Do Gift Cards have Fatal FLaws That Could Wreak Financial Havoc on a Company?

From my understanding when one buys a gift card, the amount on the gift card cannot be counted as revenue until the card has been used. If this is true, then hypothetical $10,000 in gift cards could be purchased and never redeemed and the company would be left to do with "phantom" money. If this is at all true please explain this to me.

Answer:
There is an accounting term called breakage. This refers to the point where a company cannot reasonably expect to have the card redeemed. Retailers see 50% of gift cards redeemed in 30 days and 90% in 90 days but the other 10% may never be redeemed at all. This is what is referred to as breakage. Wal-Mart, Best Buy and Home Depot to name a few consider this period to be 2 years. After 2 years of non use it goes from the liability side to the income side of the sheet which has helped various companies boost quarterly earnings for a little while now.

So your hypotetically speaking your 10K liability would be an asset in 24 months. Additionally they get your money to invest on day one so it's not in your best interest to loan them your money interest free.

The massive hypothetical problem lurking is that these gift cards might actually all get redeemed someday. So your 10K asset might become a real liability 3 years from now on their balance sheet. If you do this times 10% of gift card sales it would be a very serious crisis.

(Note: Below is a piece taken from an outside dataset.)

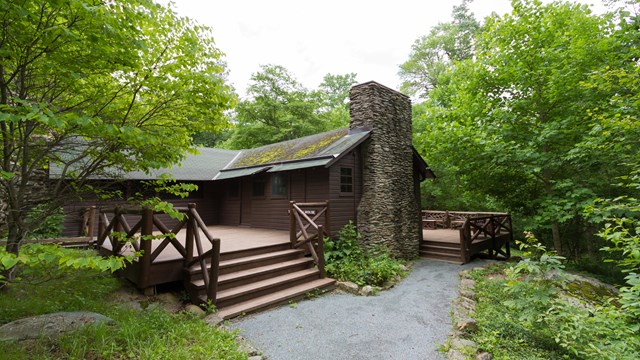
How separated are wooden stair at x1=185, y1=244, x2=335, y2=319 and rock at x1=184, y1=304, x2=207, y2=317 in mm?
122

So the elephant in the room is breakage accounting and could become a serious problem if people redeemed them after the accounting was done.
Because the company holds the actual cash, the "phantom" money is nothing more than a line of credit extended to a particular card holder for their use at that facility or it's subsidiaries. They have lost nothing & can still show that the money was deposited!
the only thing the company has given out is physically a piece of paper. what great financial loss could it result in?

its like credit, companies buy and sell on credit too, but that doesnt mean the company's accounts get thrown into chaos. that's what the accountants are there for, to tally the accounts.